▶ What this exercise asks:
- a) According to the quoted passage in the text about Thomas and the Brand X case, which three things does Brand X appear to be inconsistent with?
- b) Write the next passage of the text about Thomas and the Brand X case, starting after its final sentence.

▶ Given text:
In 2020 he went even further, making the unusual move of renouncing his own decision in the 2005 Brand X case.
That year, conservative groups were petitioning the Supreme Court to take an administrative law case involving Howard and Karen Baldwin, two movie producers who had overpaid taxes to the IRS and were trying to get their money back using an obscure argument about the postmark date of a letter.
The Baldwins lost their case at the Ninth Circuit Court of Appeals, which cited Brand X precedent in ruling against the couple. The Leo-linked New Civil Liberties Alliance petitioned the Supreme Court to hear an appeal and overturn Brand X. Leo’s dark money group donated $1 million in 2020 to the New Civil Liberties Alliance.
The Supreme Court voted not to take the case, with only Thomas dissenting.
“Although I authored Brand X, ‘it is never too late to ‘surrende[r] former views to a better considered position,’” Thomas wrote, quoting from a 1950 court decision.
Brand X appears to be inconsistent with the Constitution, the Administrative Procedure Act (APA), and traditional tools of statutory interpretation. My skepticism of Brand X begins at its foundation–Chevron deference… Chevron is in serious tension with the Constitution, the [Administrative Procedures Act], and over 100 years of judicial decisions.
Flipping The Court
Thomas’ stunning reversal did not happen in a vacuum–it happened amid a coordinated campaign by the conservative movement, led by a network that enriched him.

▶ Supplied records:
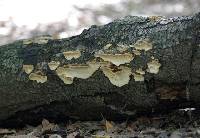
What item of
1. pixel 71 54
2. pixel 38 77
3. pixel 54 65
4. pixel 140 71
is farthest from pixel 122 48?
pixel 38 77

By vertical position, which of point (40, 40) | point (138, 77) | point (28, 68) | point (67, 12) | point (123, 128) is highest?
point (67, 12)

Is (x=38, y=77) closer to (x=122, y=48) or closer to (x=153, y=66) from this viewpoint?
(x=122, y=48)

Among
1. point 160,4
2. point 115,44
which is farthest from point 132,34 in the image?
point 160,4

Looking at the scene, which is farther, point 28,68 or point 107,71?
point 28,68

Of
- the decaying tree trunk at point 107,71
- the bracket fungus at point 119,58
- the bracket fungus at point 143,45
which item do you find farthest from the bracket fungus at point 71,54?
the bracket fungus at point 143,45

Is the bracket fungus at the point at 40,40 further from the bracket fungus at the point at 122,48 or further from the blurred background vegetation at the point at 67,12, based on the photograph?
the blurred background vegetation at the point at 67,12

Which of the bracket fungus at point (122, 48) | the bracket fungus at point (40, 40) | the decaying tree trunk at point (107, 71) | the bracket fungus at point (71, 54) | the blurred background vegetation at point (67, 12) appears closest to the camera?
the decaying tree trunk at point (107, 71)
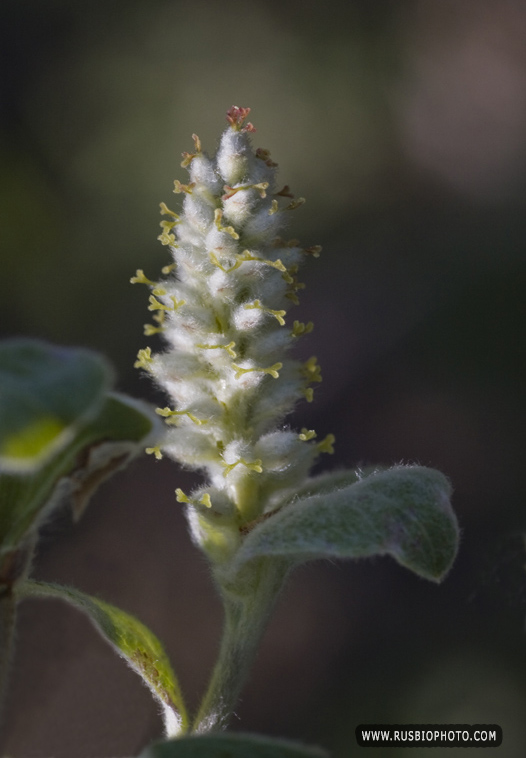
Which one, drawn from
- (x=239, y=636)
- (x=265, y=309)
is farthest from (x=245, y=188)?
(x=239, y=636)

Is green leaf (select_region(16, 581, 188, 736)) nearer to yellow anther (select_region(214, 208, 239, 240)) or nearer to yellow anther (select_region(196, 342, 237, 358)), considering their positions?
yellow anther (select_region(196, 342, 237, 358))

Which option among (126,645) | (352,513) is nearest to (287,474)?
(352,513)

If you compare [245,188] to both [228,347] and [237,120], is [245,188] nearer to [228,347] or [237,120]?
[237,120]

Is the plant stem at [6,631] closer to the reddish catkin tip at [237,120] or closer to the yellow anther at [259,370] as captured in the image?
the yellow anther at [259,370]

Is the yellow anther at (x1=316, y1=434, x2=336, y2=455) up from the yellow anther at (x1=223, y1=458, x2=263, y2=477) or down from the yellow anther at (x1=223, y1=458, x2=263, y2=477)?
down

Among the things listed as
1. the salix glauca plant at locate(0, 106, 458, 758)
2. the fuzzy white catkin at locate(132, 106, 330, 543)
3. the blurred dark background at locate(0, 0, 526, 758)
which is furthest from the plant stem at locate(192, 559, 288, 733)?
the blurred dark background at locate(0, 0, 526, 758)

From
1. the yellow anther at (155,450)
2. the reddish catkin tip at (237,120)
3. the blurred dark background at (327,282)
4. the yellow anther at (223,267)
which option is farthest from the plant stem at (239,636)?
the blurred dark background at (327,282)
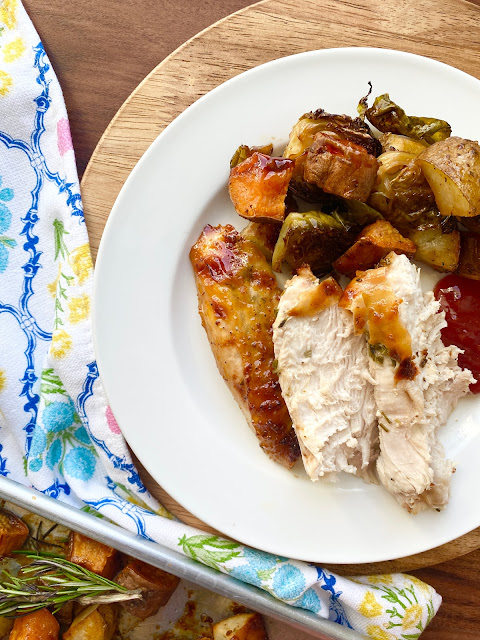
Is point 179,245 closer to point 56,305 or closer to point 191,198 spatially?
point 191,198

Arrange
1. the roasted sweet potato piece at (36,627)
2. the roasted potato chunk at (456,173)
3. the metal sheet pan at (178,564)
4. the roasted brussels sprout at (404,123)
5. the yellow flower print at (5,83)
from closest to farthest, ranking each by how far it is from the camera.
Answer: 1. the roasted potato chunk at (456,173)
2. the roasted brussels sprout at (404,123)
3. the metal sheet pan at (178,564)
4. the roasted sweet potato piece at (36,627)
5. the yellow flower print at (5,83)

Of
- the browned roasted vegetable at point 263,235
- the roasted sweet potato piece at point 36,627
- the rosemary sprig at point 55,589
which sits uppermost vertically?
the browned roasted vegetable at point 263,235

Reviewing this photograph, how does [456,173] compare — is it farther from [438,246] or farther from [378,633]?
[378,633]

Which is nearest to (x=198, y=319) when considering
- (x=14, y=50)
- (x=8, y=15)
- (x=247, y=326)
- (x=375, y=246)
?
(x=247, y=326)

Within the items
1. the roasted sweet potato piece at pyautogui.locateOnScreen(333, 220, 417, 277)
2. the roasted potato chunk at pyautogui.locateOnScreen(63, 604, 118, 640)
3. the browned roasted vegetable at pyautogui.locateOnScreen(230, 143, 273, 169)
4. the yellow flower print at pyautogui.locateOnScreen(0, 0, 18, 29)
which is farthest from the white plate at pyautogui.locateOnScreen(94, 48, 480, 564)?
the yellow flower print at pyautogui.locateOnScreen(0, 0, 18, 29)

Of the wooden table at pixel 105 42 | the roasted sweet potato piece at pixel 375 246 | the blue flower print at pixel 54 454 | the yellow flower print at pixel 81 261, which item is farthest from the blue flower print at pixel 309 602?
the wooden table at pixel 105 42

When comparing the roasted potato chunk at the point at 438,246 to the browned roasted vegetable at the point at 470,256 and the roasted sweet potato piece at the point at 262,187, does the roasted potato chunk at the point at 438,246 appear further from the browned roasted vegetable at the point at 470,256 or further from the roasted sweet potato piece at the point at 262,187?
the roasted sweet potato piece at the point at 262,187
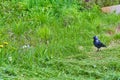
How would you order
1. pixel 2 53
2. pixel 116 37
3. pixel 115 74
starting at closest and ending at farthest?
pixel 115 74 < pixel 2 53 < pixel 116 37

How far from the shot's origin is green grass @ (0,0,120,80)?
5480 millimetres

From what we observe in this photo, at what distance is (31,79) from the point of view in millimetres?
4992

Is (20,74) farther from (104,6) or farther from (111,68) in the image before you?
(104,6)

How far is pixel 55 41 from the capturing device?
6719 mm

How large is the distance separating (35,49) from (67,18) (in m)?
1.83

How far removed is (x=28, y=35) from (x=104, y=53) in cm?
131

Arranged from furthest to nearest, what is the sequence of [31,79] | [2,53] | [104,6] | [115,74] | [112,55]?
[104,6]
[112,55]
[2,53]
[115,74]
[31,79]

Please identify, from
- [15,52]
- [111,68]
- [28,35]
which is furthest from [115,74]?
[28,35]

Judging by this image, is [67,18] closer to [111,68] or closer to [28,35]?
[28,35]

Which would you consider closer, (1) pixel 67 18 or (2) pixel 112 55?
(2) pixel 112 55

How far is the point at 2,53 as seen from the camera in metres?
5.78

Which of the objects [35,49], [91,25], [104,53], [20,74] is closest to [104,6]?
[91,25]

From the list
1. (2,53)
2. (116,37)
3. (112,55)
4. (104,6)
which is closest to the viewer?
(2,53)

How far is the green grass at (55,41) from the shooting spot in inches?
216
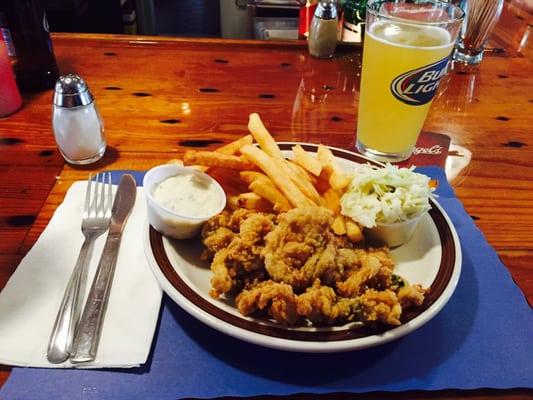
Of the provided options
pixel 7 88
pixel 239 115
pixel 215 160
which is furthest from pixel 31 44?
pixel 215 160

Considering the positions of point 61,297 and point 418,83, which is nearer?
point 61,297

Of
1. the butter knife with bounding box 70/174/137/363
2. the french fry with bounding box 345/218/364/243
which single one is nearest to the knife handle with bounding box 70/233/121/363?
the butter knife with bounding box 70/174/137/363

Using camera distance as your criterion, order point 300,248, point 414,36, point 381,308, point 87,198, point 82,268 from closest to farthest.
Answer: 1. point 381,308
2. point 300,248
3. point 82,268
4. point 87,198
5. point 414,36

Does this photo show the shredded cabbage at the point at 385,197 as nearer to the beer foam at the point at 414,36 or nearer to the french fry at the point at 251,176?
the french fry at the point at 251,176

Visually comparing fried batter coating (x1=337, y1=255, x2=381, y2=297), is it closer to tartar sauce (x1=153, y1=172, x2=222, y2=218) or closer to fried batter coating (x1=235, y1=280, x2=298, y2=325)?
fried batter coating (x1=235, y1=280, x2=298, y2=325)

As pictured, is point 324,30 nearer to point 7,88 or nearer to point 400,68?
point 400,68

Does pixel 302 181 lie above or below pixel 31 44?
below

▶ In response:
- a)
- The Constitution
- The Administrative Procedure Act (APA)
- Traditional tools of statutory interpretation

- b)
In the early 2010s, conservative groups began to take aim at the Chevron doctrine, building a case against it through law review articles, legal challenges to regulations, and by installing justices on the court who were willing to overturn it.
“Conservative jurists, commentators, began to see Chevron as empowering the administrative state in ways they didn’t like,” Thomas Merrill, a professor at Columbia Law School, told Bloomberg.
The Federalist Society, the conservative lawyers organization where Leo is co-chair, was at the center of these efforts, publishing articles and touting theories undermining the Chevron doctrine and the administrative state. The American Enterprise Institute (AEI), where Crow sits on the board of trustees, was also agitating against the Chevron doctrine.
“The constant but erratic appeal to Chevron deference seems to us unsound not only for the exalted position that it confers on administrative expertise, but also for the massive political forces–think again of Sprietsma — that it unleashes at the highest levels inside the executive branch and administrative agencies,” read a 2011 publication by AEI.
A 2014 AEI publication lamented,
Chevron has become little more than a sedative for courts clearly anguished by the imaginative excesses of agencies, but unsure of the proper role of the judiciary in reining in those excesses.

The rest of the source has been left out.